> [JOB]
Reproduce in full each of the following lines that contains the word "brown".

───── INFORMATION SUPPLIED

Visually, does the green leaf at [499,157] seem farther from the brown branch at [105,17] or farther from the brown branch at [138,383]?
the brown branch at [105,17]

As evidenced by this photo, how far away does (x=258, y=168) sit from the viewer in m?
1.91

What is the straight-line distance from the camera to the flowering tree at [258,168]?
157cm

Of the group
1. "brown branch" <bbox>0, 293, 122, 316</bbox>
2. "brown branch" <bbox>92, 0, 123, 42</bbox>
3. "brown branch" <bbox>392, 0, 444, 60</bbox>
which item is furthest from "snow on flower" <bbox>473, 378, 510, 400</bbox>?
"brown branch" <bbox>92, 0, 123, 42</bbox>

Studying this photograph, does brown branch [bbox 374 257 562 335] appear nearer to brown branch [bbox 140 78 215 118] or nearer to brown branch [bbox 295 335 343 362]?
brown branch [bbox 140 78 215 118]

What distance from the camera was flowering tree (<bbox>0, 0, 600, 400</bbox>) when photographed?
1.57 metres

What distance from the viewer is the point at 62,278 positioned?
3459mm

──────────
───── INFORMATION SUPPLIED

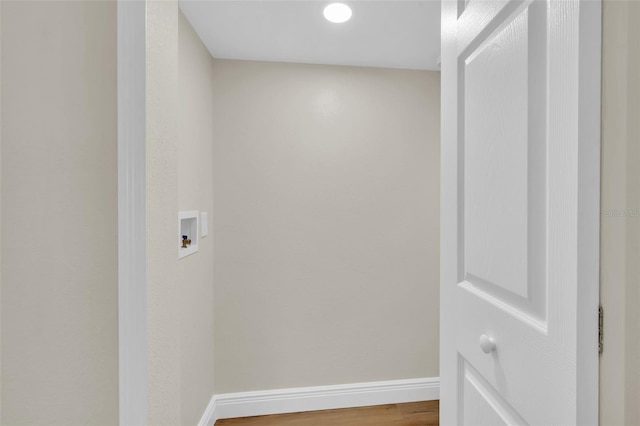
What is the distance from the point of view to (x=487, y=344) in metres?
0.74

──────────
───── INFORMATION SUPPLIED

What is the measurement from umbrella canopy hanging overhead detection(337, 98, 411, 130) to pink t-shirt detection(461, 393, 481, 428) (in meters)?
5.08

──────────

> [RESPONSE TO THIS TASK]
Visually, does the green leaf at [499,157] seem farther from the brown branch at [105,17] or farther from the brown branch at [138,383]?
the brown branch at [105,17]
1. "brown branch" <bbox>0, 293, 122, 316</bbox>
2. "brown branch" <bbox>92, 0, 123, 42</bbox>
3. "brown branch" <bbox>392, 0, 444, 60</bbox>
"brown branch" <bbox>92, 0, 123, 42</bbox>
Studying this photograph, does brown branch [bbox 374 257 562 335] appear nearer to brown branch [bbox 140 78 215 118] or nearer to brown branch [bbox 295 335 343 362]?
brown branch [bbox 140 78 215 118]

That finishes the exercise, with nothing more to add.